Dortmund sealed the three points in the 83rd minute, with Freiburg paying the price for holding a poor defensive shape (something that had blighted them since the start of the second-half). A quick turnover on the left flank saw the ball hurriedly fed to Lewandowski, dropping from a position just off the D. Freiburg’s defence, sitting very narrowly, all swarmed around him, only for the Pole to flick through to Götze; darting into the box and free on a disguised burst. The young German international made no mistake with the finish, giving his side a 2-0 lead.
Götze was replaced for the closing stages with Ivan Perišić, while Streich tried to inject more drive into his midfield by bringing on Johannes Flum for Schuster.
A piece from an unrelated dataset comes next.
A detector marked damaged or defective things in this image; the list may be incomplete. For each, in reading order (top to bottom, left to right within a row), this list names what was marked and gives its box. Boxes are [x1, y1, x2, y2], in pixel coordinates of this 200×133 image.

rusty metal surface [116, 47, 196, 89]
Makiadi went close with a free-kick which Weidenfeller parried, and at the other end, Schieber wastefully shot wide in a one-on-one situation. Injury time flew by with little goalmouth action, the only event of significance being Moritz Leitner replacing Gündoğan for a 60-second stroll. The latter, like his team, hadn’t put in their best performance of the season, but as that footballing cliché notes, the mark of champions is winning when you haven’t played well.
Formations that finished the match
Freiburg (4-4-2, from right to left): Baumann; Schmid, Ginter, Fallou, Mujdža; Hedenstad, Flum, Makiadi, Caligiuri; Kruse, Terrazzino
Borussia Dortmund (4-2-3-1, from right to left): Weidenfeller; Piszczek, Subotić, Hummels, Schmelzer; Leitner, Kehl; Schieber, Perišić, Großkreutz; Lewandowski
Dortmund are doing some good things recently. They really do seem to be doing something right and have some great players. I think we will see that Polish striker in England shortly.